BRIEF 1 ▸
Reproduce word for word the portion of the earnings call transcript that starts with the words "We would like" and ends with the words "given the environment.".
BRIEF 2 ▸
According to the earnings call transcript, what would be the real shame of the downturn?

SOURCE EXTRACT ▸
We would like to maintain -- I think one of the most important things in this downturn is that we continue to work on our channel capacity. The real shame of this would be coming out of a downturn with any reduction in channel capacity. As you saw, I mean, there’s still some parts of the world that where business is phenomenally good, our emerging markets are continuing to grow, we’ve talked about the fact that we don’t believe we have adequate coverage there; more coverage will lead to greater sales, so we are really re-jiggering where we are doing that expansion and capacity and capability to meet today’s economy. But I would like to see us continue to expand that within reason, much more tempered certainly given the environment.

Jay Vleeschhouwer - Merrill Lynch

Okay. Thanks, Carl.

Operator

(Operator Instructions) Your next question comes from the line of Richard Davis with Needham.

Richard Davis - Needham & Company

A quick question with regard to the [inaudible] -- with the financial markets being [inaudible] --

Carl Bass

Richard, you sound exactly like -- like you’re in the airport and the speaker announcements for boarding the plane, which I think is only appropriate for you but I can’t understand a word you said.

Richard Davis - Needham & Company

Okay.

Carl Bass

Sorry.

Richard Davis - Needham & Company

I’ll circle back [inaudible].

PROVIDED MATERIAL ▸

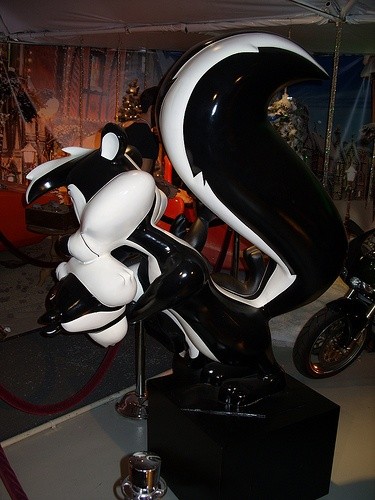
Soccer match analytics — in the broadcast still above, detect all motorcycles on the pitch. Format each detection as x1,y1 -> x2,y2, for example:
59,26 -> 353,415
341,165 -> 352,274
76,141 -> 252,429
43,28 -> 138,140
291,215 -> 375,381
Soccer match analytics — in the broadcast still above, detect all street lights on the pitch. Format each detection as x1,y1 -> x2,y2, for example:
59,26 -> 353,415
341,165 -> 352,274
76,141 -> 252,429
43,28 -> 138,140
344,162 -> 357,217
21,141 -> 37,191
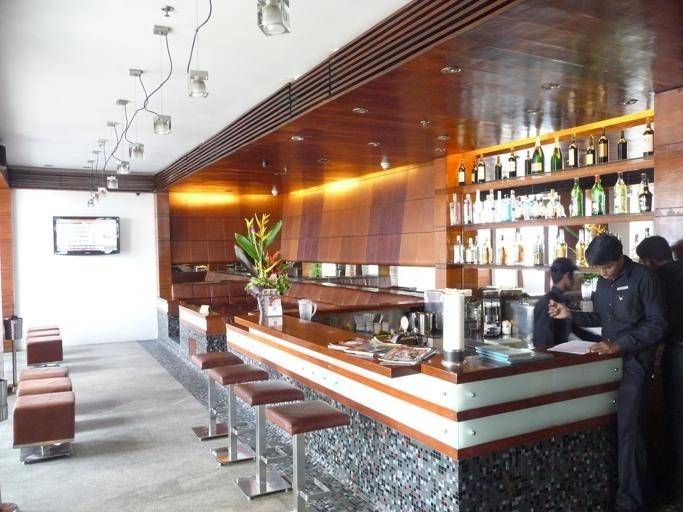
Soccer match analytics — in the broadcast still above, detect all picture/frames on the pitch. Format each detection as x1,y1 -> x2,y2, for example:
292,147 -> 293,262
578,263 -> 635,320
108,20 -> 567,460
52,215 -> 119,255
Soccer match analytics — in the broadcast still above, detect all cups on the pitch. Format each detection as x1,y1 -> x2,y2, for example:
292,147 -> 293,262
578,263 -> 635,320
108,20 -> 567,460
297,298 -> 317,320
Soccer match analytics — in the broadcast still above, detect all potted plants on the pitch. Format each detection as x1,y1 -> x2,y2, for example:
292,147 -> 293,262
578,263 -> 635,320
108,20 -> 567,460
234,211 -> 295,318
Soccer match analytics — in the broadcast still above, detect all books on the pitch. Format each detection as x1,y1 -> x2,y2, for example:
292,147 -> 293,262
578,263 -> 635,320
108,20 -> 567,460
475,336 -> 534,366
328,329 -> 437,366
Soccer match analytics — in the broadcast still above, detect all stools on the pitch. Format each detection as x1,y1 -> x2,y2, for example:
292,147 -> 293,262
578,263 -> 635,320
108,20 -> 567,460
266,399 -> 352,512
190,352 -> 244,442
232,378 -> 304,500
12,327 -> 75,464
207,361 -> 269,465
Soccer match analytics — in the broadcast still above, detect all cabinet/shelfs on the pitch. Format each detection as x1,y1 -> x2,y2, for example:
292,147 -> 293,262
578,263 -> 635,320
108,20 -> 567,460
449,107 -> 655,303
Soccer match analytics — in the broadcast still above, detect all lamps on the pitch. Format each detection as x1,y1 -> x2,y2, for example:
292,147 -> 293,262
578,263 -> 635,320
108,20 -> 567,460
143,24 -> 173,135
123,68 -> 147,162
271,187 -> 278,197
84,98 -> 129,205
186,0 -> 213,99
257,0 -> 290,37
380,156 -> 391,170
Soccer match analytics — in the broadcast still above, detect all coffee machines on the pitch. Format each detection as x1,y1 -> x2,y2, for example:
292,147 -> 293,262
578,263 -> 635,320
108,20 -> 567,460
478,286 -> 501,338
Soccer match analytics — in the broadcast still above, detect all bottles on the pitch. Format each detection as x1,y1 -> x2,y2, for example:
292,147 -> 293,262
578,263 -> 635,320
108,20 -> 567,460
447,117 -> 655,268
407,309 -> 435,335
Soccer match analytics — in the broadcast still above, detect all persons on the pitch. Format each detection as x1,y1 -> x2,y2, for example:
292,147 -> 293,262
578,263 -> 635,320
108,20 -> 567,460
547,234 -> 668,512
636,235 -> 683,480
533,257 -> 601,347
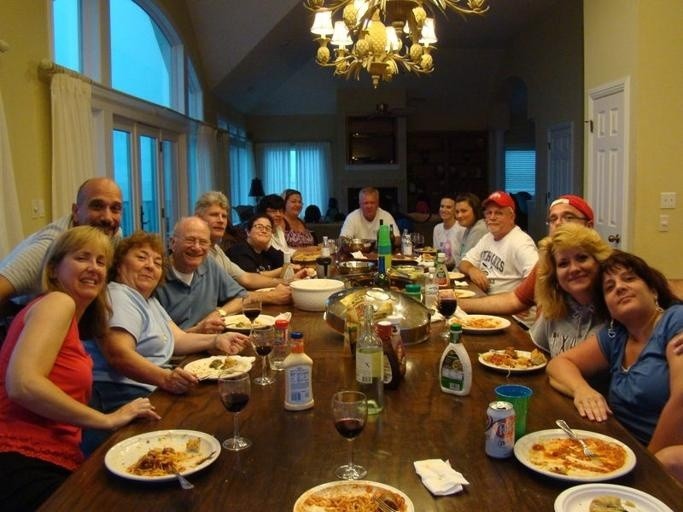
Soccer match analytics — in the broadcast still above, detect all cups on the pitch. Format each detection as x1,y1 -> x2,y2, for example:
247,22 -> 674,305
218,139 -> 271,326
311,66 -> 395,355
249,325 -> 275,385
331,391 -> 368,481
242,295 -> 262,326
413,236 -> 423,249
438,287 -> 457,338
217,370 -> 252,451
495,384 -> 533,438
411,233 -> 419,245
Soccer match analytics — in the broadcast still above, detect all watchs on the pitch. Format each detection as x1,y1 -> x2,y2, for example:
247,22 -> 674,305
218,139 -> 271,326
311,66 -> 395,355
215,306 -> 227,317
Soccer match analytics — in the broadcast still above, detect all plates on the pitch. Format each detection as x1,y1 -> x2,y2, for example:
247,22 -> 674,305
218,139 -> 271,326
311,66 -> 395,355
184,355 -> 252,381
428,272 -> 465,282
220,314 -> 276,332
103,429 -> 222,481
293,480 -> 414,512
478,349 -> 547,373
513,428 -> 636,482
553,483 -> 673,512
448,314 -> 511,335
439,288 -> 476,301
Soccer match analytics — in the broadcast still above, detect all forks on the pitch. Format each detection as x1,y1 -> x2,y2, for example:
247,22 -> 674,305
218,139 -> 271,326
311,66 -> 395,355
556,419 -> 596,458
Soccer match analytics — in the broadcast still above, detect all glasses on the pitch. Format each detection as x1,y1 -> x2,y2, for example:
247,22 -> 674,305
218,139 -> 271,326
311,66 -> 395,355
175,235 -> 211,247
548,213 -> 587,225
251,224 -> 272,232
484,209 -> 511,219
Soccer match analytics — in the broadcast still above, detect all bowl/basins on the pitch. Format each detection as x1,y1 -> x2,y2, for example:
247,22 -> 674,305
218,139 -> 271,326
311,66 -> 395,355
289,279 -> 344,312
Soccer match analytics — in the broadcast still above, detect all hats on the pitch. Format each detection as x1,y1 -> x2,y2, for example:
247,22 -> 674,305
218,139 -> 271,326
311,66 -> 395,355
482,190 -> 516,209
550,194 -> 595,224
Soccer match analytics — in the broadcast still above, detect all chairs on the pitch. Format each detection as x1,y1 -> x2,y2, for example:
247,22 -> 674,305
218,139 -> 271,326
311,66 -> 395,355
309,224 -> 340,243
231,205 -> 255,222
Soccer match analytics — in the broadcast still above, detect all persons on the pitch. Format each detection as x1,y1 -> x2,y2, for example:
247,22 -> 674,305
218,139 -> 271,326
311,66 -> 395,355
433,194 -> 463,262
195,192 -> 323,304
526,223 -> 613,360
0,177 -> 125,339
455,194 -> 594,326
282,189 -> 313,246
302,205 -> 321,225
256,197 -> 297,262
324,198 -> 339,225
73,232 -> 253,457
333,212 -> 347,224
459,191 -> 537,292
339,188 -> 402,249
1,225 -> 161,509
149,217 -> 250,331
455,192 -> 490,264
224,216 -> 303,279
545,255 -> 683,485
416,202 -> 430,214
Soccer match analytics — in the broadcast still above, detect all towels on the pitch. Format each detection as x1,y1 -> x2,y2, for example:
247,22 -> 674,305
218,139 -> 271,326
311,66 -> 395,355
414,459 -> 469,496
419,261 -> 434,267
277,310 -> 291,322
429,304 -> 467,322
454,280 -> 469,287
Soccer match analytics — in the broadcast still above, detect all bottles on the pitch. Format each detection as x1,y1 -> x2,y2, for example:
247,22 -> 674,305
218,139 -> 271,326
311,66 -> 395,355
434,249 -> 441,268
390,224 -> 396,250
269,320 -> 292,371
484,402 -> 515,458
279,251 -> 295,278
390,320 -> 406,376
405,284 -> 421,300
425,267 -> 440,309
356,305 -> 384,414
322,236 -> 331,257
377,219 -> 383,249
283,331 -> 314,411
432,253 -> 451,286
402,229 -> 407,252
404,235 -> 413,256
439,323 -> 473,396
378,225 -> 391,272
376,321 -> 399,389
374,256 -> 390,289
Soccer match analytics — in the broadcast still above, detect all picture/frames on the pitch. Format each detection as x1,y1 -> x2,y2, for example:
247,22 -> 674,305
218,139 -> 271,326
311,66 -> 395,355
346,112 -> 402,170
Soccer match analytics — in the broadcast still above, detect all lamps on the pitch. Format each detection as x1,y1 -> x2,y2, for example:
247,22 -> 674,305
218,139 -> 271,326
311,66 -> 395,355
301,0 -> 491,90
249,177 -> 265,207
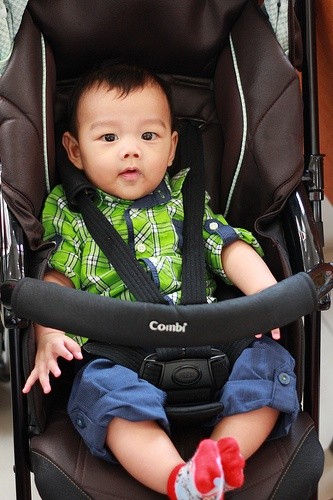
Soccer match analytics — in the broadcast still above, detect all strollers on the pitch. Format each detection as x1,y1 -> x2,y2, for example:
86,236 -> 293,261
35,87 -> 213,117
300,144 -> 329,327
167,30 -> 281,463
0,0 -> 333,500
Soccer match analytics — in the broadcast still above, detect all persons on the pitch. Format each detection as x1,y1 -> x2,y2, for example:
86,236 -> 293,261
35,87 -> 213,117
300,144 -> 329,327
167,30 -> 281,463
20,55 -> 301,500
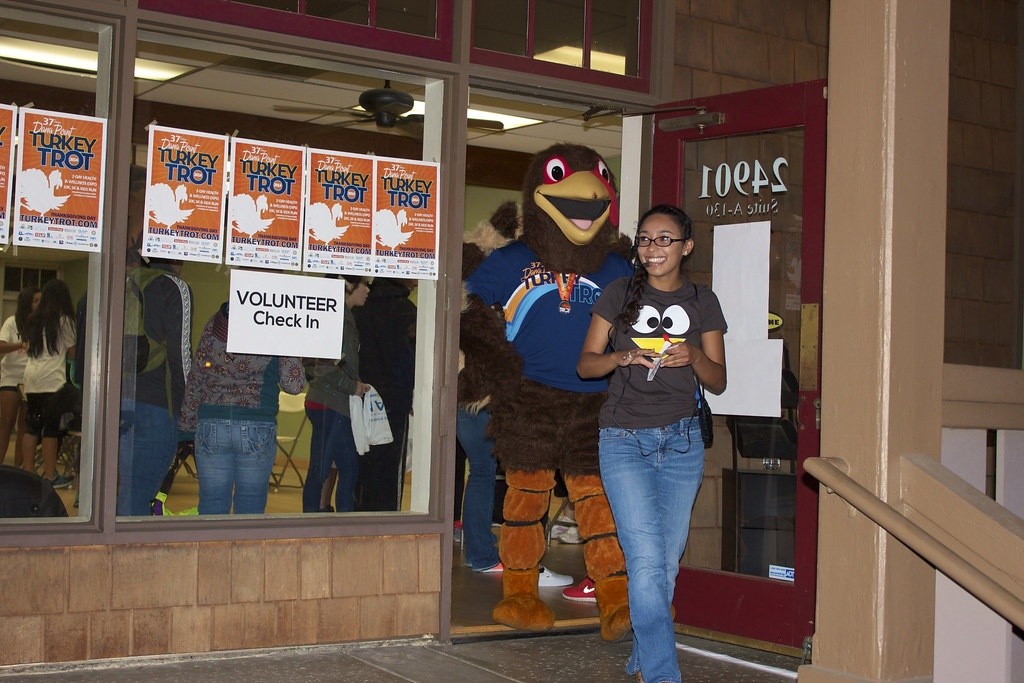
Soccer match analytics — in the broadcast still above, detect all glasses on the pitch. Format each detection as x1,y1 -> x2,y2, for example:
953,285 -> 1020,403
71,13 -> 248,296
635,236 -> 686,247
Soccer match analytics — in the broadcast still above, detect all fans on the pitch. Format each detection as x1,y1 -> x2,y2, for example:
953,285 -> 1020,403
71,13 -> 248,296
272,79 -> 503,134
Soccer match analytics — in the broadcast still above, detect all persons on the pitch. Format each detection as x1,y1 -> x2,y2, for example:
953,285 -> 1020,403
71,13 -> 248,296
116,231 -> 193,516
576,206 -> 728,683
535,470 -> 600,603
456,409 -> 504,572
0,287 -> 42,469
302,274 -> 417,514
176,302 -> 305,515
21,280 -> 76,487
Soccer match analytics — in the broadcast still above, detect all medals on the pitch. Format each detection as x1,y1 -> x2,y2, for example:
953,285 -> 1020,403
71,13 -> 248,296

EXERCISE RESPONSE 1 ▸
We would like to maintain -- I think one of the most important things in this downturn is that we continue to work on our channel capacity. The real shame of this would be coming out of a downturn with any reduction in channel capacity. As you saw, I mean, there’s still some parts of the world that where business is phenomenally good, our emerging markets are continuing to grow, we’ve talked about the fact that we don’t believe we have adequate coverage there; more coverage will lead to greater sales, so we are really re-jiggering where we are doing that expansion and capacity and capability to meet today’s economy. But I would like to see us continue to expand that within reason, much more tempered certainly given the environment.

EXERCISE RESPONSE 2 ▸
Coming out of the downturn with any reduction in channel capacity.